As per an Indian Express report, brawls at banks and long ATM queues have crippled the country exposing the poor implementation of the huge decision on the part of the Nigerian govt. The last date to exchange the old currency was Friday. 1,000, 500 and 200 naira banknotes have been demonetised.
Reports suggest that the country is largely dependent of cash meaning, cash is 'King' in Nigeria. Citizens are reportedly falling short of buying daily necessities and are unable to feed their families due to the impact of this decision by its government.
Business closures and other hardships
The Central Bank of Nigeria introduced the redesigned notes and new limits on large cash withdrawals to help recover about 85 per cent of the total currency in circulation outside the banking system.
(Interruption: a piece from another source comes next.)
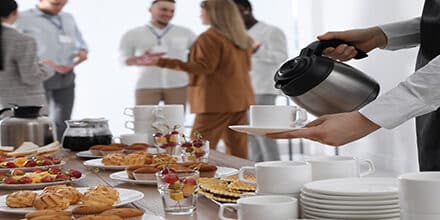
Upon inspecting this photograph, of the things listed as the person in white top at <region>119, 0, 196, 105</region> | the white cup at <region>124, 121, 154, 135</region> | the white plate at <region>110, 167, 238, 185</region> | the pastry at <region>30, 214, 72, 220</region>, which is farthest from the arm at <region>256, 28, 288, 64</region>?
the pastry at <region>30, 214, 72, 220</region>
It said this would also help curb money laundering and make digital payments the norm in Africa's biggest economy, that's currently largely driven by cash transactions.
But the push to replace the old banknotes with new ones has left very limited cash in circulation, causing frustration and anger for many people who spend hours at the banks attempting to withdraw their money.
The cash shortage, financial analysts say, has affected some critical sectors of Nigeria's economy, has caused "significant hardship in both rural and urban areas" and has led to many business closures.